» **WHAT IS ASKED**
Quote each record exactly, please, leaving none out.

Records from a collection
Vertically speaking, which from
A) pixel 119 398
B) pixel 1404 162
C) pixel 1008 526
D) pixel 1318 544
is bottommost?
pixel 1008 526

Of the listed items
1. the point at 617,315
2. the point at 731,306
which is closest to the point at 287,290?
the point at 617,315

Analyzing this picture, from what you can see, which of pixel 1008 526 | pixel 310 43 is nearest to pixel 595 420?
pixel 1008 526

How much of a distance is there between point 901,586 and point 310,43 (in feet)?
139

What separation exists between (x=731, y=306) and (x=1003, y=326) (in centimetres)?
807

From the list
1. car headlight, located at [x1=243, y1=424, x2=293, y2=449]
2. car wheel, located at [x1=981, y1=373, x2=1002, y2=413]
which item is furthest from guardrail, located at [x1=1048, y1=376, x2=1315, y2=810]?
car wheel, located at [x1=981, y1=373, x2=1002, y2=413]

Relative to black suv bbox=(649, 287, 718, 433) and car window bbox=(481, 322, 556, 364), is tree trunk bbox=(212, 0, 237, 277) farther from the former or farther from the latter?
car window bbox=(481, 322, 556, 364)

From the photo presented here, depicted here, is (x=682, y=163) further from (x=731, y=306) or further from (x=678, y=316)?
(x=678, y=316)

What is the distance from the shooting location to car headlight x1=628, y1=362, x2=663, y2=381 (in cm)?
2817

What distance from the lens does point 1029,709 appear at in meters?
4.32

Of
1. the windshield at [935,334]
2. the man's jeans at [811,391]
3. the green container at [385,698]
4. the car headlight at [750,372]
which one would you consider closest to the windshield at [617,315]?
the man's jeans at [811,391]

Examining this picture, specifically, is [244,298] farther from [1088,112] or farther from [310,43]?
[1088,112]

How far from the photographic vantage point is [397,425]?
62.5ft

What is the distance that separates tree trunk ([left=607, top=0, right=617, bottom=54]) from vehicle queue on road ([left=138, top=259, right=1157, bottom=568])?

» **ANSWER TO THIS EXERCISE**
Vertically speaking, which from
A) pixel 119 398
B) pixel 1404 162
C) pixel 1008 526
D) pixel 1318 544
is bottommost?
pixel 1008 526

Of the listed items
1. the point at 617,315
2. the point at 731,306
which is closest to the point at 287,290?
the point at 617,315

Analyzing this picture, from what you can see, which of pixel 1008 526 | pixel 310 43 is nearest to pixel 595 420?
pixel 1008 526

How much of a distance is there between point 901,586 and point 310,43 (in feet)?
139

What separation exists between (x=731, y=306) and (x=1003, y=326) (in centimetres)?
807

From the list
1. car headlight, located at [x1=243, y1=424, x2=293, y2=449]
2. car wheel, located at [x1=981, y1=373, x2=1002, y2=413]
which item is furthest from guardrail, located at [x1=1048, y1=376, x2=1315, y2=810]?
car wheel, located at [x1=981, y1=373, x2=1002, y2=413]

Relative to black suv bbox=(649, 287, 718, 433) and car window bbox=(481, 322, 556, 364), is tree trunk bbox=(212, 0, 237, 277) farther from the former or farther from the latter?
car window bbox=(481, 322, 556, 364)

From the photo presented here, depicted here, is (x=682, y=163) further from (x=731, y=306) or further from (x=678, y=316)?
(x=678, y=316)

What is the distance from the shooting location to car headlight x1=628, y1=362, x2=663, y2=381 (in cm)?
2817

What distance from the lens does point 1029,709 appear at in meters?
4.32

Of
1. the windshield at [935,334]
2. the man's jeans at [811,391]
3. the green container at [385,698]
4. the car headlight at [750,372]
which one would you consider closest to the windshield at [617,315]?
the man's jeans at [811,391]

Examining this picture, specifically, is [244,298] farther from [1088,112] or farther from [310,43]?
[1088,112]

How far from the photographic vantage point is [397,425]?
62.5ft

What is the distance that separates tree trunk ([left=607, top=0, right=617, bottom=54]) from vehicle queue on road ([left=138, top=259, right=1157, bottom=568])?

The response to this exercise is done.